Losak, John; Morris, Cathy
A study was conducted at Miami-Dade Community College (MDCC) to assess the relationship between students' basic skills performance and three outcome measures: retention, graduation, and academic progress. Specifically, the study compared the performance and persistence of White, Black, and Hispanic students while equating for basic skills performance as measured by Comparative Guidance and Placement (CGP) test scores in reading, writing, and computation. Students achieving above the placement test score on all three CGP tests and those falling below this score were analyzed as separate groups, and quartile ranges were determined for each of the three tests based on national norms.

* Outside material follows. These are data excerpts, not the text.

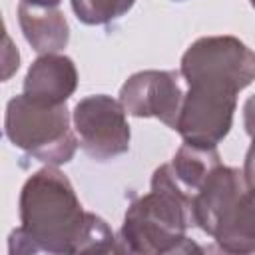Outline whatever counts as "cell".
<instances>
[{
	"instance_id": "obj_1",
	"label": "cell",
	"mask_w": 255,
	"mask_h": 255,
	"mask_svg": "<svg viewBox=\"0 0 255 255\" xmlns=\"http://www.w3.org/2000/svg\"><path fill=\"white\" fill-rule=\"evenodd\" d=\"M90 211L56 167L34 171L20 191V227L8 237L10 253H84Z\"/></svg>"
},
{
	"instance_id": "obj_2",
	"label": "cell",
	"mask_w": 255,
	"mask_h": 255,
	"mask_svg": "<svg viewBox=\"0 0 255 255\" xmlns=\"http://www.w3.org/2000/svg\"><path fill=\"white\" fill-rule=\"evenodd\" d=\"M191 197L177 185L169 165L151 175L149 193L133 199L120 229V251L128 253H191L199 247L185 235L191 225Z\"/></svg>"
},
{
	"instance_id": "obj_3",
	"label": "cell",
	"mask_w": 255,
	"mask_h": 255,
	"mask_svg": "<svg viewBox=\"0 0 255 255\" xmlns=\"http://www.w3.org/2000/svg\"><path fill=\"white\" fill-rule=\"evenodd\" d=\"M191 223L227 253L255 251V215L251 181L237 167L217 163L189 205Z\"/></svg>"
},
{
	"instance_id": "obj_4",
	"label": "cell",
	"mask_w": 255,
	"mask_h": 255,
	"mask_svg": "<svg viewBox=\"0 0 255 255\" xmlns=\"http://www.w3.org/2000/svg\"><path fill=\"white\" fill-rule=\"evenodd\" d=\"M4 131L12 145L46 165L68 163L78 149L66 104L48 106L20 94L6 106Z\"/></svg>"
},
{
	"instance_id": "obj_5",
	"label": "cell",
	"mask_w": 255,
	"mask_h": 255,
	"mask_svg": "<svg viewBox=\"0 0 255 255\" xmlns=\"http://www.w3.org/2000/svg\"><path fill=\"white\" fill-rule=\"evenodd\" d=\"M179 76L185 84L211 82L241 92L255 78V56L235 36H203L183 52Z\"/></svg>"
},
{
	"instance_id": "obj_6",
	"label": "cell",
	"mask_w": 255,
	"mask_h": 255,
	"mask_svg": "<svg viewBox=\"0 0 255 255\" xmlns=\"http://www.w3.org/2000/svg\"><path fill=\"white\" fill-rule=\"evenodd\" d=\"M239 92L211 84L189 82L175 122V131L185 143L217 147L233 126Z\"/></svg>"
},
{
	"instance_id": "obj_7",
	"label": "cell",
	"mask_w": 255,
	"mask_h": 255,
	"mask_svg": "<svg viewBox=\"0 0 255 255\" xmlns=\"http://www.w3.org/2000/svg\"><path fill=\"white\" fill-rule=\"evenodd\" d=\"M78 145L98 161L114 159L129 149V124L118 100L94 94L80 100L72 112Z\"/></svg>"
},
{
	"instance_id": "obj_8",
	"label": "cell",
	"mask_w": 255,
	"mask_h": 255,
	"mask_svg": "<svg viewBox=\"0 0 255 255\" xmlns=\"http://www.w3.org/2000/svg\"><path fill=\"white\" fill-rule=\"evenodd\" d=\"M179 74L169 70H141L131 74L122 90L120 104L135 118H155L167 128H175L183 100Z\"/></svg>"
},
{
	"instance_id": "obj_9",
	"label": "cell",
	"mask_w": 255,
	"mask_h": 255,
	"mask_svg": "<svg viewBox=\"0 0 255 255\" xmlns=\"http://www.w3.org/2000/svg\"><path fill=\"white\" fill-rule=\"evenodd\" d=\"M78 88V70L64 54H40L24 78V96L34 102L58 106L66 104Z\"/></svg>"
},
{
	"instance_id": "obj_10",
	"label": "cell",
	"mask_w": 255,
	"mask_h": 255,
	"mask_svg": "<svg viewBox=\"0 0 255 255\" xmlns=\"http://www.w3.org/2000/svg\"><path fill=\"white\" fill-rule=\"evenodd\" d=\"M18 22L26 42L38 54H58L68 46L70 28L58 8L20 2Z\"/></svg>"
},
{
	"instance_id": "obj_11",
	"label": "cell",
	"mask_w": 255,
	"mask_h": 255,
	"mask_svg": "<svg viewBox=\"0 0 255 255\" xmlns=\"http://www.w3.org/2000/svg\"><path fill=\"white\" fill-rule=\"evenodd\" d=\"M217 163H221L217 147H201V145L183 141V145L175 151L171 163H167V165H169V171H171L173 179L177 181V185L189 197H193L197 187L203 183L207 173Z\"/></svg>"
},
{
	"instance_id": "obj_12",
	"label": "cell",
	"mask_w": 255,
	"mask_h": 255,
	"mask_svg": "<svg viewBox=\"0 0 255 255\" xmlns=\"http://www.w3.org/2000/svg\"><path fill=\"white\" fill-rule=\"evenodd\" d=\"M76 18L88 26H102L122 18L135 0H70Z\"/></svg>"
},
{
	"instance_id": "obj_13",
	"label": "cell",
	"mask_w": 255,
	"mask_h": 255,
	"mask_svg": "<svg viewBox=\"0 0 255 255\" xmlns=\"http://www.w3.org/2000/svg\"><path fill=\"white\" fill-rule=\"evenodd\" d=\"M20 68V52L12 38L6 32L2 14H0V82L10 80Z\"/></svg>"
},
{
	"instance_id": "obj_14",
	"label": "cell",
	"mask_w": 255,
	"mask_h": 255,
	"mask_svg": "<svg viewBox=\"0 0 255 255\" xmlns=\"http://www.w3.org/2000/svg\"><path fill=\"white\" fill-rule=\"evenodd\" d=\"M20 2L34 4V6H52V8H58L62 0H20Z\"/></svg>"
}]
</instances>
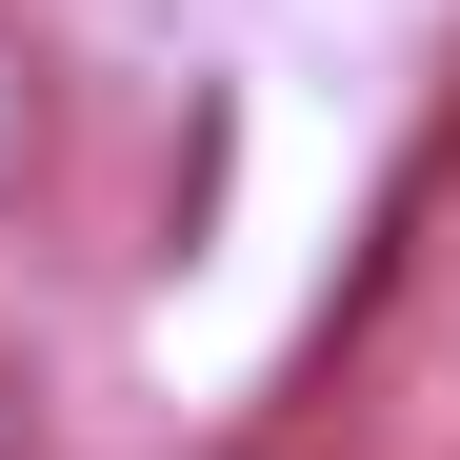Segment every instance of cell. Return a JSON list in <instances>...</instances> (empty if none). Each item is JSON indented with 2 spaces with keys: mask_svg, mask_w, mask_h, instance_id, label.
<instances>
[{
  "mask_svg": "<svg viewBox=\"0 0 460 460\" xmlns=\"http://www.w3.org/2000/svg\"><path fill=\"white\" fill-rule=\"evenodd\" d=\"M40 181H60V60H40L21 21H0V220H21Z\"/></svg>",
  "mask_w": 460,
  "mask_h": 460,
  "instance_id": "obj_1",
  "label": "cell"
},
{
  "mask_svg": "<svg viewBox=\"0 0 460 460\" xmlns=\"http://www.w3.org/2000/svg\"><path fill=\"white\" fill-rule=\"evenodd\" d=\"M0 460H60V420H40V360H0Z\"/></svg>",
  "mask_w": 460,
  "mask_h": 460,
  "instance_id": "obj_2",
  "label": "cell"
},
{
  "mask_svg": "<svg viewBox=\"0 0 460 460\" xmlns=\"http://www.w3.org/2000/svg\"><path fill=\"white\" fill-rule=\"evenodd\" d=\"M220 460H321V401H300V420H261V440H220Z\"/></svg>",
  "mask_w": 460,
  "mask_h": 460,
  "instance_id": "obj_3",
  "label": "cell"
}]
</instances>
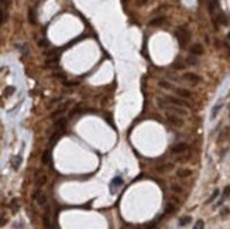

Study findings, based on the records of all full-time, first-time-in-college students entering MDCC in fall 1980, included: (1) by summer 1982, 19.4% of the Hispanic students, 18.8% of the White students, and 7.6% of the Black students had graduated; (2) Hispanic students also had higher reenrollment rates (68.6%) than Black or White students (52.0% and 5l.7%, respectively); (3) retention and graduation rates were significantly higher for students scoring above the placement test score on the CGP than for those scoring below it within each ethnic group; and (4) 40% of the White students, 60% of the Hispanic students, and 80% of the Black students scored in the lowest two quartiles on the reading and written English portions of the CGP. A separate report on retention patterns is included. (HB)
Publication Type: Reports - Research; Numerical/Quantitative Data
Education Level: N/A
Audience: N/A
Language: English
Sponsor: N/A
Authoring Institution: Miami-Dade Community Coll., FL. Office of Institutional Research.
Note: Bound with: "Retention Patterns for Full-Time First-Time-in-College Students Based on Basic Skills Assessment Performance." Research Report No. 82-24.